Simplify the equation. Often, the tendency is to overcomplicate things, to overanticipate and try to plan for scenarios that rarely arise, making system changes based on single incidents (i.e., a physician’s making a one-off request for a single, rare instrument for a particularly unusual surgery). Delayed customization is one simplification technique. Rather than pre-customizing, aim to keep things as vanilla and separate as long as possible, and customize at the latest reasonable moment to keep the possibilities high while keeping the materials management problem minimal.
Most hospitals have put effort into rationalizing vendors of similar products and reducing the number of similar units (gloves of every type and size are a simple but common example). But more can be done. If point-of-use materials were managed better, how much simpler could pick lists be? How much less rework would be needed (fewer items picked and put away, fewer kits assembled and then disassembled)? How much easier would it be to change rooms or shift schedules if better real-time customization were enacted?

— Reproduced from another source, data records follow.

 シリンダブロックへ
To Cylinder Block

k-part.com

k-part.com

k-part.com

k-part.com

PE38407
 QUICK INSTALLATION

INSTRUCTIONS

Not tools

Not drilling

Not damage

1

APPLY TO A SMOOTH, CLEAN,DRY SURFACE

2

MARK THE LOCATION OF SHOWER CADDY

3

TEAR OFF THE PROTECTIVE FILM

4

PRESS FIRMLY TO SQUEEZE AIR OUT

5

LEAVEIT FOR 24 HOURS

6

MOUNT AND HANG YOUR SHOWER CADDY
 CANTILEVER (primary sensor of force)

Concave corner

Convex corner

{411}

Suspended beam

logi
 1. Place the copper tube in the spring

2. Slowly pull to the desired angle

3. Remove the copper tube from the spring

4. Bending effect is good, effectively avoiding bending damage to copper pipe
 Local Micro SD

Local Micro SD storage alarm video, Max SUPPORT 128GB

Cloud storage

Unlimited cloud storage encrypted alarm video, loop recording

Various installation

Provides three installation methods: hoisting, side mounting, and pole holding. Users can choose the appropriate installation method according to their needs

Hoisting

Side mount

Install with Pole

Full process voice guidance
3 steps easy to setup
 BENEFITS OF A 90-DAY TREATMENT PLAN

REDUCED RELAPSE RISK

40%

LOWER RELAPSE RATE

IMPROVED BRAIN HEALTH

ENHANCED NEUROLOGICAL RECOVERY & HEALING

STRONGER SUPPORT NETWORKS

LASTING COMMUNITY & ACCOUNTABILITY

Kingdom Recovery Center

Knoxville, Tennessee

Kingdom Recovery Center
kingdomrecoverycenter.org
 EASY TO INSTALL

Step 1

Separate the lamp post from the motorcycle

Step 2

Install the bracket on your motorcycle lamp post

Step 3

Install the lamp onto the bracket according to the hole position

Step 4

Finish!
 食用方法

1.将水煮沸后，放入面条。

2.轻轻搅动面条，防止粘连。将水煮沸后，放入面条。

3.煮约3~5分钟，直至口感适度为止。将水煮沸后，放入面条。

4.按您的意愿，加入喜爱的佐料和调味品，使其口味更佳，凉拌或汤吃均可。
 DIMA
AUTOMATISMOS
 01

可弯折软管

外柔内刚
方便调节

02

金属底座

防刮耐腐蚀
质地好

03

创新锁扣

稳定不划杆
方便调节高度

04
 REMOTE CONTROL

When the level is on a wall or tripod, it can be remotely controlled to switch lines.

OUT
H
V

The opportunity to dramatically reduce both short- and long-term costs is great. Better designed and operating materials management systems are a key substructure of an efficient health care organization.
It seems simple, but it is surprisingly difficult to make actionable. To succeed, planners need to get help. They must recognize that different people bring different levels of expertise. Having experts develop a design in isolation is faster and easier, but often leads to unforeseen problems.
The best designs are achieved by diverse teams with diverse expertise, including the people who do the work, manage the work, support the work, supply or depend on the work, know the rules and regulations, and the people who know how to make complex systems work together.
When systems are well-designed and -maintained, it’s shocking how much is possible with the space and staff that already exist.
Lewis Lefteroff, MSIE, is managing member at Opus Solutions LLC.